Last number from the sample test!
A plane P passes by the coordinates:
A(1,0,-7); B(-2,-1,0); C(0,0,-3)
Using the equation of the line D:
x= 7+12t, y= -1-6t, z= 2-2t,
Find the equation of a line that's entirely part of the plane P and that is perpendicular to the line D at point Q(1,2,3)
Thank you
To find the equation of a line that is perpendicular to the given line and passes through point Q(1,2,3), you need to find the direction vector of the plane P first.
The direction vector of the plane P can be determined by finding two vectors that lie on the plane. One way to do this is by subtracting the coordinates of two points on the plane.

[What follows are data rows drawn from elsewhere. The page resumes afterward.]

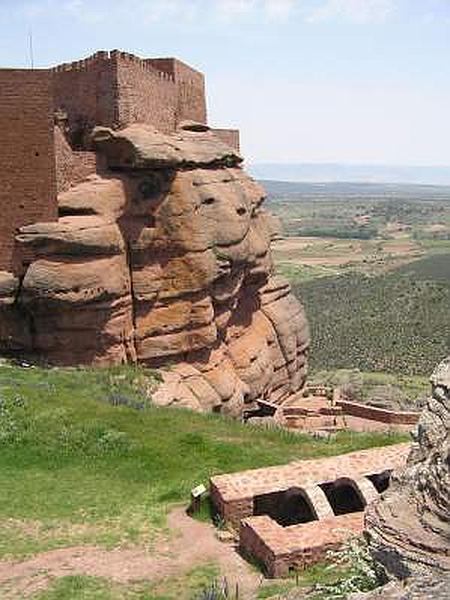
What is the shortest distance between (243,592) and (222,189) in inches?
748

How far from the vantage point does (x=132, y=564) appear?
40.2 ft

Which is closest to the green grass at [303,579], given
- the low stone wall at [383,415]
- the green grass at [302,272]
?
the low stone wall at [383,415]

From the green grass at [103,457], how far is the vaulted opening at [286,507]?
5.66 ft

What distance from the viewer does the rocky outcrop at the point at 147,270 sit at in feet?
78.5

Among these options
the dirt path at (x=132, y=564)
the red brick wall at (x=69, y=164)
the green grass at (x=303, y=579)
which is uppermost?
the red brick wall at (x=69, y=164)

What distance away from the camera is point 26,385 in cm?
2086

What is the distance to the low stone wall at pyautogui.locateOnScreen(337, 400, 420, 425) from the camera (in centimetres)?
2730

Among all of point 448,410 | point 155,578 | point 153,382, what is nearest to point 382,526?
point 448,410

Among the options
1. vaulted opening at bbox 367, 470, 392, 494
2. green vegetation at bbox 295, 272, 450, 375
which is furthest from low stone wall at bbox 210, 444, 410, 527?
green vegetation at bbox 295, 272, 450, 375

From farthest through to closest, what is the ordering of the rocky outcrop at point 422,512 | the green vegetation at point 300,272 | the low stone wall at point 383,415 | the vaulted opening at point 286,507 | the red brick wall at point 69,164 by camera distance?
the green vegetation at point 300,272 < the low stone wall at point 383,415 < the red brick wall at point 69,164 < the vaulted opening at point 286,507 < the rocky outcrop at point 422,512

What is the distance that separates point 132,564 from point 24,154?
14.7 meters

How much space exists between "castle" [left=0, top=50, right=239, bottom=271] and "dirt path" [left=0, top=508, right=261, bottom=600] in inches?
523

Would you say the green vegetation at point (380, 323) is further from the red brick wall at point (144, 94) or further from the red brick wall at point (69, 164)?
the red brick wall at point (69, 164)

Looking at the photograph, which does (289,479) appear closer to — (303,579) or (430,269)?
(303,579)
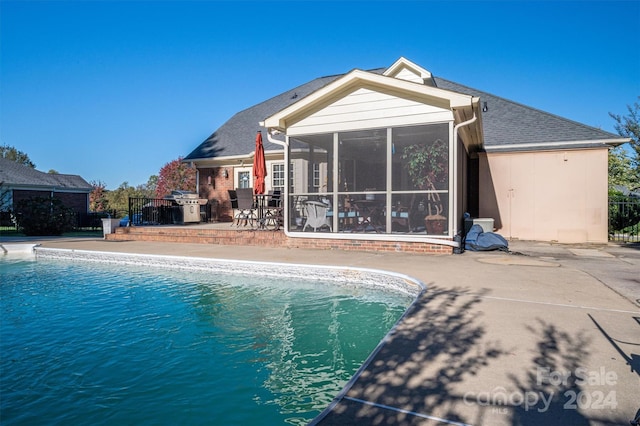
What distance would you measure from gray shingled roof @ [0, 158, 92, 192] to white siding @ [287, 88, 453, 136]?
22178mm

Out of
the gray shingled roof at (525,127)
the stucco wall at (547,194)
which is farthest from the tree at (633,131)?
the stucco wall at (547,194)

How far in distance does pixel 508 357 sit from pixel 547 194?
10298 mm

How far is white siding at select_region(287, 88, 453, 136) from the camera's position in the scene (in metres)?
7.93

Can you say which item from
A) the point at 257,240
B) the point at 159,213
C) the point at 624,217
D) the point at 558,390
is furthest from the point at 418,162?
the point at 624,217

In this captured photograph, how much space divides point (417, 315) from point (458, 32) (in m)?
14.2

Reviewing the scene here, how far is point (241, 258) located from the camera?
7512 millimetres

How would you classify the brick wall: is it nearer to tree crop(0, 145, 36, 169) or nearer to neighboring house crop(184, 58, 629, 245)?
neighboring house crop(184, 58, 629, 245)

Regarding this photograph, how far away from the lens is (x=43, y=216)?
14.9 metres

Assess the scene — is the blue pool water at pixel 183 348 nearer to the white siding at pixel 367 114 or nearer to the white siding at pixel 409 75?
the white siding at pixel 367 114

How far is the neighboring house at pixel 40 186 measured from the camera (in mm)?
22475

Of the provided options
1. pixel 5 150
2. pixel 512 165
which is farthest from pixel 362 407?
pixel 5 150

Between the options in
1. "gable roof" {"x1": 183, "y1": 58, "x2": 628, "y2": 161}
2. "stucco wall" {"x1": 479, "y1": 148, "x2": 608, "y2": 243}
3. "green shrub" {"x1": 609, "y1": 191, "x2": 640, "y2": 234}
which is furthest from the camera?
"green shrub" {"x1": 609, "y1": 191, "x2": 640, "y2": 234}

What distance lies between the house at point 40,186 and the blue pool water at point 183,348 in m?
20.0

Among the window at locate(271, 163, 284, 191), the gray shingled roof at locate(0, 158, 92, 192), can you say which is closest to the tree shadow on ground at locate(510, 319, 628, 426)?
the window at locate(271, 163, 284, 191)
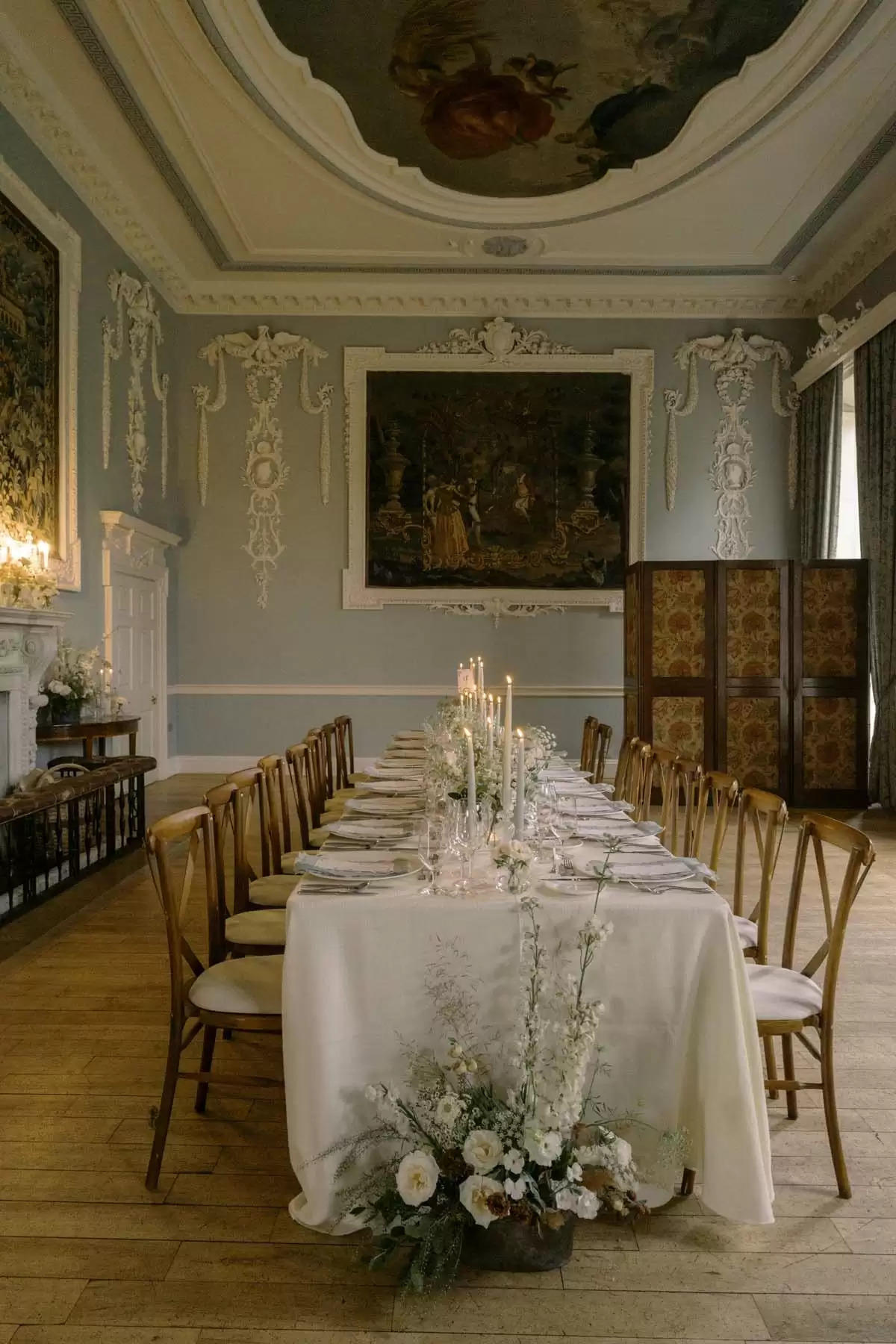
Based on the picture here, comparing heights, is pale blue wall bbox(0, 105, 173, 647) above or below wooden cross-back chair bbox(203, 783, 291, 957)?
above

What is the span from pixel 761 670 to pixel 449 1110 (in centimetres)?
709

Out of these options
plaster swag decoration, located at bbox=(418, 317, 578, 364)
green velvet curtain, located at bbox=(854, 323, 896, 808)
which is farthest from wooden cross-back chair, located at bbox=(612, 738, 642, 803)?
plaster swag decoration, located at bbox=(418, 317, 578, 364)

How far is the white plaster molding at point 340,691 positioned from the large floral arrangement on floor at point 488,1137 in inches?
323

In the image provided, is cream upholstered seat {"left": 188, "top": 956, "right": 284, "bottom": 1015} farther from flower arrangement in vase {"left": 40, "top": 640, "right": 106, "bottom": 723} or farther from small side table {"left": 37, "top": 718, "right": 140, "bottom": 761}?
flower arrangement in vase {"left": 40, "top": 640, "right": 106, "bottom": 723}

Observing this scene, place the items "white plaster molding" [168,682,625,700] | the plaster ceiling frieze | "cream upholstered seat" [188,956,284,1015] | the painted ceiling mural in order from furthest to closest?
"white plaster molding" [168,682,625,700] < the plaster ceiling frieze < the painted ceiling mural < "cream upholstered seat" [188,956,284,1015]

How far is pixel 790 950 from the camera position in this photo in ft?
9.45

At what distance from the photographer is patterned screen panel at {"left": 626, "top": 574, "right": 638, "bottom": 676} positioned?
8.73 meters

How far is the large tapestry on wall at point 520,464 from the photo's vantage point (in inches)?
404

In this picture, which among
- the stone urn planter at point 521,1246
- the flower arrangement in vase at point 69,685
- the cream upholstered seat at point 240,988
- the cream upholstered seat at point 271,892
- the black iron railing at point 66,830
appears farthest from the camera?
the flower arrangement in vase at point 69,685

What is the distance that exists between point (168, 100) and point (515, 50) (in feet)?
8.54

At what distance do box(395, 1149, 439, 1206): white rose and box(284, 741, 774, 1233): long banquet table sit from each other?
0.23 metres

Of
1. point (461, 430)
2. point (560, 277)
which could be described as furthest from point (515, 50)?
point (461, 430)

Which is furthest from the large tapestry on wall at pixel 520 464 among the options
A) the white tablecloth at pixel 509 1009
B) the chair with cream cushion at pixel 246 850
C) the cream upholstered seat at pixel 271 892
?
the white tablecloth at pixel 509 1009

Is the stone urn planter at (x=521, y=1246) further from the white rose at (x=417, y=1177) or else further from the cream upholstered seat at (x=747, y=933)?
the cream upholstered seat at (x=747, y=933)
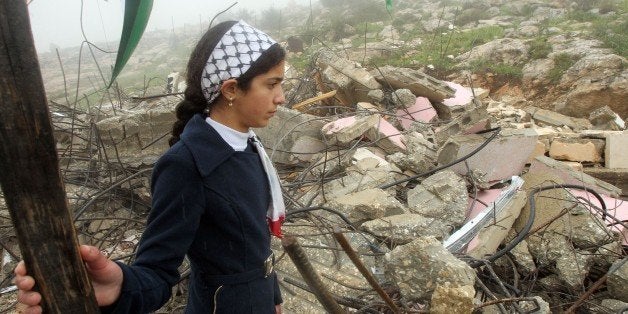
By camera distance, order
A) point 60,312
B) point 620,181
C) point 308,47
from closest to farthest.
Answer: point 60,312
point 620,181
point 308,47

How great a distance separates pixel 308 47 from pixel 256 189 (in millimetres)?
13278

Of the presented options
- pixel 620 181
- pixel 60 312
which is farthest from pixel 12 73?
pixel 620 181

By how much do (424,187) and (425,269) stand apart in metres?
1.57

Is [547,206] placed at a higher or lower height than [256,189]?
lower

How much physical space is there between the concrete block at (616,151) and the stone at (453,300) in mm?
3946

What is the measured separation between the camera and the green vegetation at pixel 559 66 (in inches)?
307

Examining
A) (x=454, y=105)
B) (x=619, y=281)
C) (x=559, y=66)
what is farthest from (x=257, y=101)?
(x=559, y=66)

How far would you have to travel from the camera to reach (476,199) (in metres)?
3.48

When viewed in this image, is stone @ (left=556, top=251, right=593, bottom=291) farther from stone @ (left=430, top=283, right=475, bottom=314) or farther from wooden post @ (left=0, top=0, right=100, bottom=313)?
wooden post @ (left=0, top=0, right=100, bottom=313)

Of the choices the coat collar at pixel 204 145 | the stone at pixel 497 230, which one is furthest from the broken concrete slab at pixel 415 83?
the coat collar at pixel 204 145

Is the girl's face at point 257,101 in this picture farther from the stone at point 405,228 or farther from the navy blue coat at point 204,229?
the stone at point 405,228

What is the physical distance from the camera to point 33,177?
0.66 meters

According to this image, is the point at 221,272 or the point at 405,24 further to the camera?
the point at 405,24

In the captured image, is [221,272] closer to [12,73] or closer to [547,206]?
[12,73]
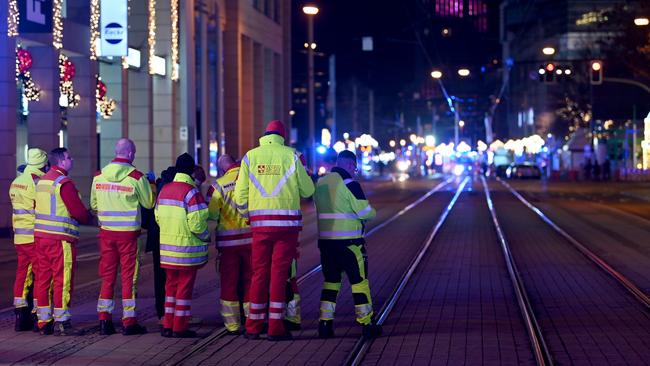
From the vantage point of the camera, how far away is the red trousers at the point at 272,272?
11617 mm

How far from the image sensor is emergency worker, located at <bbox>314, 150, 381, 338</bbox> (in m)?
11.8

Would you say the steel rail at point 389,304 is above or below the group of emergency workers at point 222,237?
below

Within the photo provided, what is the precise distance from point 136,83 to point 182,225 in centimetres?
2847

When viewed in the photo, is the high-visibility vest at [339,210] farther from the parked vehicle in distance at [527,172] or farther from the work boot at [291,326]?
the parked vehicle in distance at [527,172]

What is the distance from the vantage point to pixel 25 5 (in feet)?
88.8

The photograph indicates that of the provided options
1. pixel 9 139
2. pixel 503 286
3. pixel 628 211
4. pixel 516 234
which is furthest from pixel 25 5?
pixel 628 211

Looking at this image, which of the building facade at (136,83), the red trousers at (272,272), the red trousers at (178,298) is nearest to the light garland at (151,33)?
the building facade at (136,83)

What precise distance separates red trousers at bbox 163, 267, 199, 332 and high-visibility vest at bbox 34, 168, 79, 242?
45.4 inches

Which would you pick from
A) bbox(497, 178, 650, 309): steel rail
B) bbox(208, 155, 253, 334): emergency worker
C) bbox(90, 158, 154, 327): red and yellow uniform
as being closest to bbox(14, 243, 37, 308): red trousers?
bbox(90, 158, 154, 327): red and yellow uniform

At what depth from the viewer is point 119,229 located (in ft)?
39.5

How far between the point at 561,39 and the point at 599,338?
123083mm

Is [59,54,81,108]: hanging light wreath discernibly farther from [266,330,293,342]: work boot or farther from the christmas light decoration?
[266,330,293,342]: work boot

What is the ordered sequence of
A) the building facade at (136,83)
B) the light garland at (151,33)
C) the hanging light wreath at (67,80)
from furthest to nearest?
the light garland at (151,33)
the hanging light wreath at (67,80)
the building facade at (136,83)

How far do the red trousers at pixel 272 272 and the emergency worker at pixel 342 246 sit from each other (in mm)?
374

Point A(1,0,-7) and B(-2,-1,0) are on the plane P.
The direction vector AB can be found by subtracting the coordinates of B from A:
AB = (1 - (-2), 0 - (-1), -7 - 0)
= (3, 1, -7)
Similarly, you can find the direction vector AC:
AC = (0 - 1, 0 - 2, -3 - (-7))
= (-1, -2, 4)
Now, you can find the cross product of AB and AC to obtain a vector that is orthogonal (perpendicular) to the plane P.
Let's calculate the cross product:
N = AB x AC
N = (3, 1, -7) x (-1, -2, 4)
N = (1*(-2) - (-2)*1, (-7)*(-1) - 4*3, 3*(-2) - 1*(-7))
N = (-2 + 2, 7 + 12, -6 + 7)
N = (0, 19, 1)
The vector N (0, 19, 1) is the normal vector of the plane P. Any line that lies entirely in the plane P needs to have a direction vector perpendicular to N.
Now, let's find the equation of the line that is perpendicular to the line D at point Q(1,2,3).
We can use the point-normal form of a line equation, which is:
(x - x0) / a = (y - y0) / b = (z - z0) / c
where (a, b, c) is the vector perpendicular to the line, and (x0, y0, z0) is a point on the line.
We have the direction vector of the line D, which is (12, -6, -2). Since the line we want is perpendicular to D, the direction vector of the new line would be perpendicular to (12, -6, -2).
The dot product of the direction vector of the new line and (12, -6, -2) should be zero.
Let the direction vector of the new line be (m, n, p).
(m, n, p) · (12, -6, -2) = 0
12m - 6n - 2p = 0
There are infinitely many solutions to this equation. So we can choose any two values of (m, n, p) that satisfy the equation.
For simplicity, we can start by setting m = 1.
12(1) - 6n - 2p = 0
12 - 6n - 2p = 0
-6n - 2p = -12
3n + p = 6
Now, choose an arbitrary value for n (let's say n = 2) and solve for p:
3(2) + p = 6
6 + p = 6
p = 0
So we have m = 1, n = 2, and p = 0.
Now, we can use the point Q(1,2,3) and the direction vector (1, 2, 0) to write the equation of the line:
(x - 1) / 1 = (y - 2) / 2 = (z - 3) / 0
Note that (z - 3) / 0 does not provide any information about z, which means z can be any value (it is a free variable). We can represent it as a parameter t.
So the equation of the line that lies in the plane P and is perpendicular to line D at point Q(1,2,3) is:
x - 1 = 1t
y - 2 = 2t
z = t
Simplifying the equations, we can write:
x = 1 + t
y = 2 + 2t
z = t
This is the equation of the line you are looking for.